Some additional GLES findings
Good listing of supported GLES extensions for different phone and tablet models can be found at GLBenchmark Results (select model and then look at GL config tab).
Texture Compression
Some form of texture compression is supported by nearly all (if not all) current mobile GPUs. On desktop, it's easy now and has been for many years. We have S3TC/DXTC (supported by GPUs for ages), its variant ATI 3Dc (uses alpha channel coding scheme from DXT5, supported by all DirectX 10 GPUs and older too), and recent addition BC6/BC7 formats by DirectX 11 class GPUs.
Unfortunately, it is not so easy in GLES and mobile GPU world. The problem is that each vendor can support completely different compressed formats. Only certainty is that GLES 2.0 capable GPU supports ETC1 (Ericsson TC) compression (no alpha channel). As far as Android is concerned, ~90% devices have GLES 2 GPU (as of Oct 2012). Additionally, S3TC is supported by Nvidia Tegra, PVRTC by PowerVR, ATI-TC/ATC by Andreno.
New ETC2 compression looks interesting though. It is part of the core of new OpenGL 4.3 as well as GLES 3.0. On desktop, it should be available for all DirectX 11 class GPUs (when the drivers arrive). The quality is supposedly better than S3TC and it has none of its patenting issues.

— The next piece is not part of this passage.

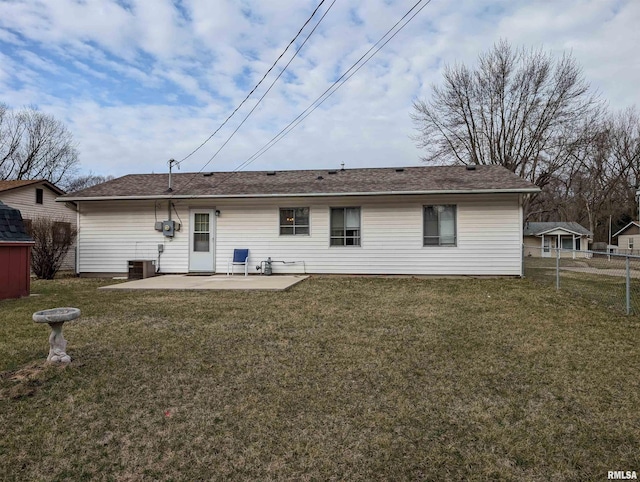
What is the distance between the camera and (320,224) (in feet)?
36.0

Anyway, for new glSOAR it looks like ETC1 for Android target and S3TC for desktop. Most probably in KTX (Khronos Texture).So that means writing KTX loader in Java and probably some ETC1 and KTX stuff for Vampyre Imaging Library too.
Some tools: etcpack tool from Ericsson for ETC1/ETC2 compression (outputs KTX files), etc1tool for ETC1 is part of Android SDK, and ATI Compressonator can compress ETC1, S3TC/DXTC, 3Dc, and ATI-TC.
NPOT Textures
Non-power-of-two textures have been supported by desktop GPUs for quite some time (at least all DirectX 10 capable GPUs have full support - not sure how "full" it is for example on Intel iGPUs). GLES 2 has limited support for NPOT textures (no mipmaps, limited texture wrapping modes, etc.) and with GL_OES_texture_npot
extension you get full support for NPOT textures in GLES.

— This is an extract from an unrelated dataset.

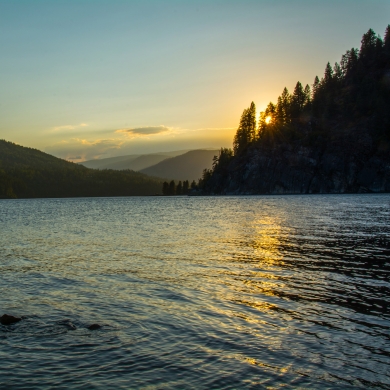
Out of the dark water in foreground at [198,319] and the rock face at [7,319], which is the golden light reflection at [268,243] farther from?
the rock face at [7,319]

Current Status and Near Future
Now I have just a grid terrain rendering with no LOD done. Some parts of the SOAR code are translated to Java already. I'm quite worried about the SOAR LOD performace on Android though. Firstly, index buffer is rebuilt each frame (and can be quite big) and secondly, mesh refinement uses a lot of floating point calculations. Also the memory limit for Android apps is quite low for larger terrains (20 bytes are needed per vertex for SOAR plus a lot of 4-byte indices).
Well, if it is unusably slow, I can always abandon SOAR and do a Geomipmapping demo instead (that's the plan for later anyway :)).